Making movies is big business but carries even bigger risks. There are massive profits to be made, but the stakes are high, even for giant companies like Disney.

And, while audiences love a big screen blockbuster, for every Pirates of the Caribbean, there’s a Lone Ranger ready to vaporize the company silver.

So, how do you mitigate your risk and deliver the films that get audiences queuing around cinemas, crashing streaming servers and stripping stores of merchandise and toys?

Well, by finding, exploring and mining a successful film’s universe. 
Use The Force

So, a long time ago in a galaxy far, far away.... okay, 2012 isn’t so far away, but it seems like forever ago now, right?
 
With the rise of streaming channels and cinema audiences globally in decline, The ‘House of Mouse’ needed a change of strategy. 

What was needed was fewer remakes, reboots and risky original pictures and more bankable prequels, sequels and spin-offs.

What it needed was The Force of franchising.
Rebel Alliance

Star Wars had been created by filmmaker George Lucas, who was as protective of his space baby as an Ewok would be of its only youngling. 

The first Star Wars film took the world by storm in 1977 and earned Lucas untold riches through marketing and merchandising that appealed to children and adults alike.
But, after the success of The Empire Strikes Back and Return of the Jedi, the franchise stalled in 2005 after three prequels received mixed reviews from fans and critics.

Even so, surely Lucas would never ever sell? Well, seven years later, he did!

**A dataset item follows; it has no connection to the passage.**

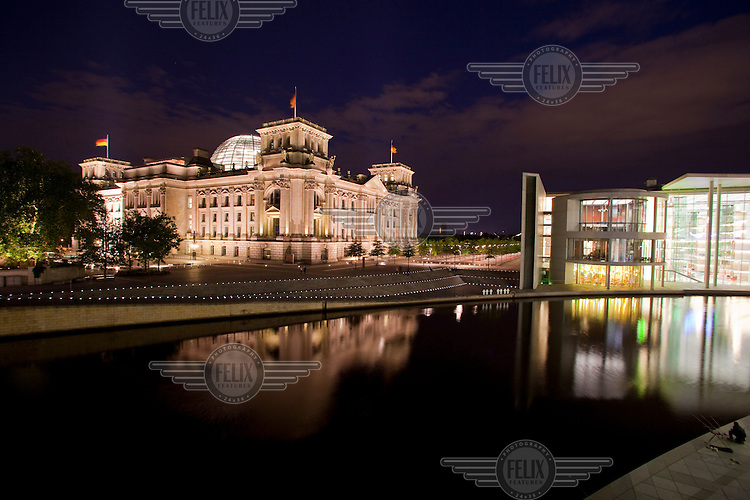 A night fisherman on the banks of the Spree River with a view of the Reichstag, the restored German Parliament which once again became the seat of the German government in 1991 after the reunification of East and West Germany. The building on the right is the Paul Lobe Haus, another parliamentary building.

Disney gambled Mickey’s mansion on turning around the space franchise’s fortunes. The firm exchanged $4.05 billion of Galactic Credits for the ‘keys’ to Lucasfilm, the Millennium Falcon and the rest of the Star Wars treasure.
Jedi Mind Tricks from George?

Perhaps, especially if you factor in he reportedly took only half of the sale in cash and the rest in Disney shares. By 2018, CNBC was reporting Disney had recouped its investment, with money pouring in from new licensing agreements, theme parks and sales of merchandise, apparel and toys. 

Five years on, and it’s clear that it’s the development of individual characters’ stories in movies and in TV mini-series that’s expanded the Star Wars franchise and sent Disney's (and Lucas’s) wealth into orbit.  

But this is only half the story. A team of Swiss data scientists calculated there are 21,647 characters in the Star Wars universe (and counting). So, from the Mandalorian and Obi-Wan Kenobi to The Book of Boba Fett and Andor, it seems that where there’s a Star Wars character, there’s a lucrative spin-off waiting to happen. 

That’s at least 21,647 reasons for us creatives to raise a glass of Jawa Juice and toast this Rebel Alliance.